Charting and record keeping is a matter of accuracy, thoroughness and getting staff involved in review. Electronic medical records help simplify the process. Systoc enables “point and click” and note confirmation functions during patient encounters; there is no need for dictation. Employers have online access to relevant information via iSystoc, the software’s web-enabled version. About 15 randomly selected charts are subject to quarterly peer review. For coding, SSM WorkHealth has retained Bill Dunbar & Associates, another NAOHP Vendor Member, to ensure that money is not left on the table and to understand why certain providers’ treatment is down-coded, with associated lower reimbursement.
“I use some of the Bill Dunbar data for benchmarking,” Dr. Covert said. “They can parse out occupational health cases on a national basis – percentage, averages, right or wrong – for certain codes. We use a spreadsheet to calculate coding-related dollar variances to determine how we stack up against national averages – are we over-coding or under-coding initial visits and follow-ups – and if so, by how much?

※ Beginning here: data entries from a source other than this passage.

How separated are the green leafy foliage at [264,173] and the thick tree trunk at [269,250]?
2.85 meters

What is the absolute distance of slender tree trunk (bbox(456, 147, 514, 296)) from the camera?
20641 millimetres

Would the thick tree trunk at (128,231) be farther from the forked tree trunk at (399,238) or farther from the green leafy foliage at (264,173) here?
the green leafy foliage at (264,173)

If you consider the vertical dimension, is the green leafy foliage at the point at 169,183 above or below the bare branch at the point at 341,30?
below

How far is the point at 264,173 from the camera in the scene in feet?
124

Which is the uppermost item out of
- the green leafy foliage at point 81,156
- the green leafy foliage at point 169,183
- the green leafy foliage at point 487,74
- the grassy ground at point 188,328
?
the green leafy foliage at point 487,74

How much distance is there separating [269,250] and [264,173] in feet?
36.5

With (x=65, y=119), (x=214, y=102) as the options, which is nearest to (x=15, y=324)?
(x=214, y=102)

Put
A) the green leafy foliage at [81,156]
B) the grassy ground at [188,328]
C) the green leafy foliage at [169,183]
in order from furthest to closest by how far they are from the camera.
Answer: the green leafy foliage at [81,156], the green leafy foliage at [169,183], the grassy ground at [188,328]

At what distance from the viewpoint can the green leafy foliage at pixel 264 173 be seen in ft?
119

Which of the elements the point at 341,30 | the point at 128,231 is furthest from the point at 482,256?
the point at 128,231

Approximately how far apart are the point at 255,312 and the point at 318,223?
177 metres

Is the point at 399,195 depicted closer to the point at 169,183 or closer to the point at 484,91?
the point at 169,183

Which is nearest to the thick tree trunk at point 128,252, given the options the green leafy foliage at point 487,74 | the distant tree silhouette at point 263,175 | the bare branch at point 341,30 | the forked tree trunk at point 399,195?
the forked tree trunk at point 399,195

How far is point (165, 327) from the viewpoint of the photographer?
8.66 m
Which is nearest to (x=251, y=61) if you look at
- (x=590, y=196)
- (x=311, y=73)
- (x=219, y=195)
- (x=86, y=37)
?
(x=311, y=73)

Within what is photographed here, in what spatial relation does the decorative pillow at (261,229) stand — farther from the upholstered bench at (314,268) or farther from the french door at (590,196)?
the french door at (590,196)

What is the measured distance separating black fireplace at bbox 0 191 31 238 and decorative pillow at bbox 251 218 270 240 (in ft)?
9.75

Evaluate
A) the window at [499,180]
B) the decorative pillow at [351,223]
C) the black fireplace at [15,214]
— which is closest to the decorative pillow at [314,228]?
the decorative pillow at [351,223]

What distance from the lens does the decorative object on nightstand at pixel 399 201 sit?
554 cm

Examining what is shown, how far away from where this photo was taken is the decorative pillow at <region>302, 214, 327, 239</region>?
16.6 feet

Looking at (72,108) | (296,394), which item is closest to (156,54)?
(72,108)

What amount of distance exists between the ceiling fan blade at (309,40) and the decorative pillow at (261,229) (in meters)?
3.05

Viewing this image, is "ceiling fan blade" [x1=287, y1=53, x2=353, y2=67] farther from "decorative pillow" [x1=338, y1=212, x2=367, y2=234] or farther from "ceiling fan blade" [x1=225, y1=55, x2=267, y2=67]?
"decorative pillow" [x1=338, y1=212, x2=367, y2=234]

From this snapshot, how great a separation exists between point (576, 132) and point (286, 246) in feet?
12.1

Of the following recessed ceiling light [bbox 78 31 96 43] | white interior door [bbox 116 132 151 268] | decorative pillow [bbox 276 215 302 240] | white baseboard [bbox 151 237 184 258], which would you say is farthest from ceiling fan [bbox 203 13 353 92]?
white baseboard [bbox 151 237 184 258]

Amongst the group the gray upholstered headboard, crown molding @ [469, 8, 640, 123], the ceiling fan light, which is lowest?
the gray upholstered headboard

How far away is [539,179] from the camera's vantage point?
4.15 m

“Over the course of a month, the amounts should not be off by more than $1,000. We are looking for red flags and activities outside the norms.” Dr. Covert estimates he spends six to eight hours a month on metrics management. The more staff support a medical director has, the less time he or she should need to devote to the task.
From this point forward, he plans to focus on the development of a “performance dashboard” template for benchmarking. Dashboards are a popular approach to displaying key parameters because they provide a quick and easy way to share data with staff and external customers.